The Heads of State and Government who attended Port-of-Spain, capital of Trinidad and Tobago, from April 17 to 19, 2009, were very clear that Cuba’s reintegration into the inter-American relations was an essential step for the Americas.
That weekend, 13 years ago, the presidents also showed that Obama’s projection was the beginning of a new era between Havana and Washington.
They also had high expectations regarding the announcements of changes in the US policies towards the continent, and particularly, the elimination of the economic, political and commercial blockade of that government against the Cubans.
“We look forward to the day when Cuba can take its rightful place among its colleagues in the hemisphere,” said Trinidad and Tobago’s Prime Minister Patrick Manning, who delivered the closing remarks at the meeting.
Cuba had not been invited to any of the Summits held since 1994, and for the Trinidad and Tobago meeting, it was not allowed to attend either.

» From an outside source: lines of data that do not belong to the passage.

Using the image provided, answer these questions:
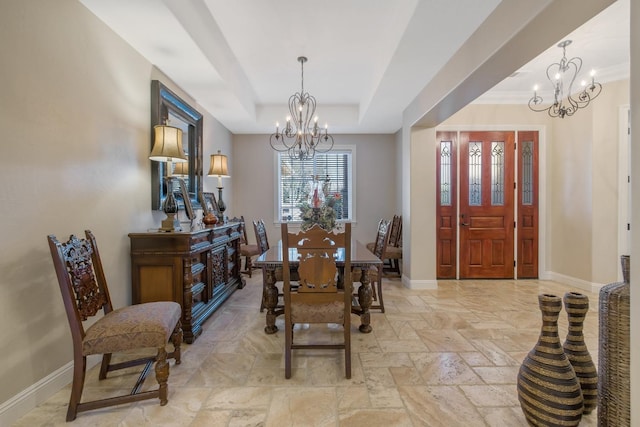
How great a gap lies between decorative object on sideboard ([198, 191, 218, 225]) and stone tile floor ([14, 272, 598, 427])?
104 cm

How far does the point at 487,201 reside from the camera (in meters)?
4.61

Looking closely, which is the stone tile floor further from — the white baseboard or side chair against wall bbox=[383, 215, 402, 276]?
side chair against wall bbox=[383, 215, 402, 276]

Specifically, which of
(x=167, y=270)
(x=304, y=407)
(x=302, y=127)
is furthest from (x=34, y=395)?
(x=302, y=127)

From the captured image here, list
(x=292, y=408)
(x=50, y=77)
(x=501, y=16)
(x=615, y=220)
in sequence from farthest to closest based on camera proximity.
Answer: (x=615, y=220)
(x=501, y=16)
(x=50, y=77)
(x=292, y=408)

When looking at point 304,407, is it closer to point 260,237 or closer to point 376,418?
point 376,418

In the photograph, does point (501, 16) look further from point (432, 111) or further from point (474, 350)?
point (474, 350)

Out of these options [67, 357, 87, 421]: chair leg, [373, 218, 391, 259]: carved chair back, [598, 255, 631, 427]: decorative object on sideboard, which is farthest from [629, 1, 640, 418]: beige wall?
[67, 357, 87, 421]: chair leg

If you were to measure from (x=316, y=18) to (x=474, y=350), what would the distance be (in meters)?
3.23

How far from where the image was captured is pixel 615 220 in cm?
383

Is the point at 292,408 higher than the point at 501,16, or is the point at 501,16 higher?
the point at 501,16

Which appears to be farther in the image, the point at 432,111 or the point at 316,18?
the point at 432,111

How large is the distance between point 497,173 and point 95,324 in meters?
5.16

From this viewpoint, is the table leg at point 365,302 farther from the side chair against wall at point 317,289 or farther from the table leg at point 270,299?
the table leg at point 270,299

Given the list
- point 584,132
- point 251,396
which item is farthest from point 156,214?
point 584,132
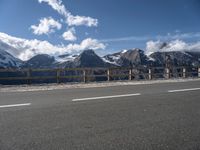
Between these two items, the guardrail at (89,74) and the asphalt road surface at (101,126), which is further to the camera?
the guardrail at (89,74)

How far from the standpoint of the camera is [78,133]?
5.23 meters

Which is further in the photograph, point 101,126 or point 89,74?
point 89,74

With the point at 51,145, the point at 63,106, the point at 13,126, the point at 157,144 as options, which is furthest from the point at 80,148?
the point at 63,106

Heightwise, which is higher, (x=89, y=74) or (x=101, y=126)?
(x=89, y=74)

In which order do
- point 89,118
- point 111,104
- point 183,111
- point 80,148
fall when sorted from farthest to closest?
point 111,104 → point 183,111 → point 89,118 → point 80,148

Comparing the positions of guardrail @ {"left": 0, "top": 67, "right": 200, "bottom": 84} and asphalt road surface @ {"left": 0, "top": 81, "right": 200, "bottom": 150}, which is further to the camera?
guardrail @ {"left": 0, "top": 67, "right": 200, "bottom": 84}

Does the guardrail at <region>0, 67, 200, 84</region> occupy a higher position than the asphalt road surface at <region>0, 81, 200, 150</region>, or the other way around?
the guardrail at <region>0, 67, 200, 84</region>

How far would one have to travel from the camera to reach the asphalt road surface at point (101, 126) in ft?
15.1

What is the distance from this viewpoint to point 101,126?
5.72 m

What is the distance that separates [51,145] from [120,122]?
1903 mm

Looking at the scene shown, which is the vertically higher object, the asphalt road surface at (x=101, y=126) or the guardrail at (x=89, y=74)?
the guardrail at (x=89, y=74)

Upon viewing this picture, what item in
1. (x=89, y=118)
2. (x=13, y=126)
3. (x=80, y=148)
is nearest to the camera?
(x=80, y=148)

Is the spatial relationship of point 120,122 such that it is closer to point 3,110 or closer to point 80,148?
point 80,148

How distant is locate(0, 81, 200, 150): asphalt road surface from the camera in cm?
460
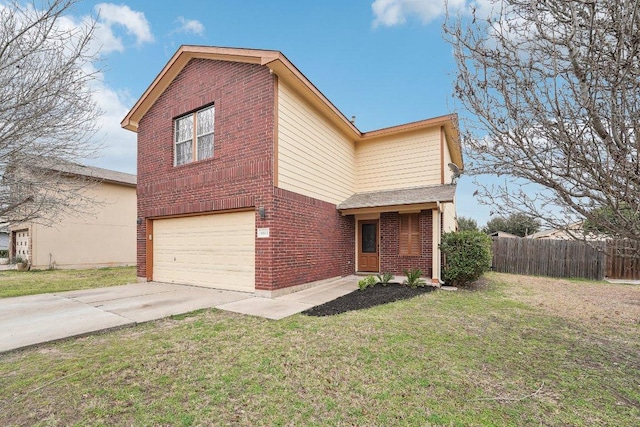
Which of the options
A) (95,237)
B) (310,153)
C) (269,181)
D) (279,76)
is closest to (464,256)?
(310,153)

Among those present, Nicaragua’s President Daniel Ortega expressed his shame for Cuba’s absence, “the brother country”, and refused to call that Pan-American meeting by its name.
The Cuban nation was sanctioned and punished for fighting for its independence, the sovereignty of the peoples, providing solidarity without conditions to the Latin America and Caribbean countries, “and for that reason, I do not feel comfortable in this Summit,” Ortega emphasized.
That year, Cuba was the only country excluded from the Summit, which detracted from the efforts to achieve regional solutions to regional problems such as human prosperity, energy security and environmental sustainability.
It became clear there that Cuba’s inclusion in the main hemispheric issues was a priority for the continent.
Although Cuba never demanded its presence at the hemispheric Summits, its participation was achieved in Panama in 2015, 28 years after the first of these meetings, held in the US city of Miami.